Stored items from a collection:
/---

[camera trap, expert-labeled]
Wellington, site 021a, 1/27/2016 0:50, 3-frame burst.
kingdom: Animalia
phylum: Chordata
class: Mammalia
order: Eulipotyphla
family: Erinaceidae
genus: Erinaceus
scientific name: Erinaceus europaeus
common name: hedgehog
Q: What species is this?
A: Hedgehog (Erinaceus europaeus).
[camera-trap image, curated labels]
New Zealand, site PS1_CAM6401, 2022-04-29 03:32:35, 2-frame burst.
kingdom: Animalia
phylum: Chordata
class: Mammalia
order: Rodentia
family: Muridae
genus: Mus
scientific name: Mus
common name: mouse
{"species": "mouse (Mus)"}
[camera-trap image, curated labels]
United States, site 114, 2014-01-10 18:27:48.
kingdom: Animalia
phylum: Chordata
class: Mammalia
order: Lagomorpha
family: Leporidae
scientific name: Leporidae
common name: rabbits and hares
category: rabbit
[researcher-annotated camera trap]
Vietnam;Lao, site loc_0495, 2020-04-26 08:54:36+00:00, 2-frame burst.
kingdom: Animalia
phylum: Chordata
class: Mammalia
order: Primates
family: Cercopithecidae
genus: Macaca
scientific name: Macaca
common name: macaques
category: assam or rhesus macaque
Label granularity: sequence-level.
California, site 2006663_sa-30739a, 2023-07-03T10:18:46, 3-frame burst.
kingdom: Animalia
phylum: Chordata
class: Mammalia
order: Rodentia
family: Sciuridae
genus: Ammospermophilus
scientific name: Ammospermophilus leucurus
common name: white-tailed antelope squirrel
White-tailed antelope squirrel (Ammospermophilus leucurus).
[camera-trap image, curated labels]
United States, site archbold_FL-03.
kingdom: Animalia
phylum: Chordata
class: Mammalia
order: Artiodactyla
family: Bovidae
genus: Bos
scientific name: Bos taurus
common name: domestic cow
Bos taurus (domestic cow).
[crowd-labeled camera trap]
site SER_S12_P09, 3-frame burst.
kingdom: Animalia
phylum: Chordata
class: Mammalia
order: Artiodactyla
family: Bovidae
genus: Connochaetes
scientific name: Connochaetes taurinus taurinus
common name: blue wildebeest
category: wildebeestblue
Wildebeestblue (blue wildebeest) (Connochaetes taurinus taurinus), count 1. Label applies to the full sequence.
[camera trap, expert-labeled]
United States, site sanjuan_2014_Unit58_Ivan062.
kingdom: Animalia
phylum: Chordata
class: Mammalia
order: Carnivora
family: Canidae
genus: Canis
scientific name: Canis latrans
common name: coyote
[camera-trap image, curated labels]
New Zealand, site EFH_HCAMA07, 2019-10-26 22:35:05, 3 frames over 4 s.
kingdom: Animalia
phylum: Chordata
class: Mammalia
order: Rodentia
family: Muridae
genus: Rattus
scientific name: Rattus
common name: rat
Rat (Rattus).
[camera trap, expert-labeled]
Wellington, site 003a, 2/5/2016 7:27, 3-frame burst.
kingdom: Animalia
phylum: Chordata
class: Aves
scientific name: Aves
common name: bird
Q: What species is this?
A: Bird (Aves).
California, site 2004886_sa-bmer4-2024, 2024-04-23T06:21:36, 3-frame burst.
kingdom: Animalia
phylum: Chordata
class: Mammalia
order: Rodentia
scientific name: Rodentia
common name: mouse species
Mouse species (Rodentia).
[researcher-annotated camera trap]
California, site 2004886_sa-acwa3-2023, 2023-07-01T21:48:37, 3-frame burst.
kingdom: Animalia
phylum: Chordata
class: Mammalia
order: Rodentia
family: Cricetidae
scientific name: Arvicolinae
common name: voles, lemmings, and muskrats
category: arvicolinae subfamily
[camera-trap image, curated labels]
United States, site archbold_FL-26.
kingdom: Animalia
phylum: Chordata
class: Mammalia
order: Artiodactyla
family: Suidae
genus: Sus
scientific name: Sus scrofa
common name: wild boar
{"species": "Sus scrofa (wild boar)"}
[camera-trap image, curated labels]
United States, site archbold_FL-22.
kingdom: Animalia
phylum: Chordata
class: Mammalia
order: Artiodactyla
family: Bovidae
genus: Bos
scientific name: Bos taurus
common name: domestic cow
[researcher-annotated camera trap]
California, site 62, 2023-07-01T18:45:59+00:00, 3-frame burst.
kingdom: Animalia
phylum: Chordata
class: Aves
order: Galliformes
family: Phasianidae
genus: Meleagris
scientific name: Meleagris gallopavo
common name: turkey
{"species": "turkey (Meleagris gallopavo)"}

\---

What is being asked:
For this exercise, output exactly the lines above from the line with "site SER_S12_P09, 3-frame burst." to the line with "common name: blue wildebeest", counting both, and leave out the rest.

Exercise output:
site SER_S12_P09, 3-frame burst.
kingdom: Animalia
phylum: Chordata
class: Mammalia
order: Artiodactyla
family: Bovidae
genus: Connochaetes
scientific name: Connochaetes taurinus taurinus
common name: blue wildebeest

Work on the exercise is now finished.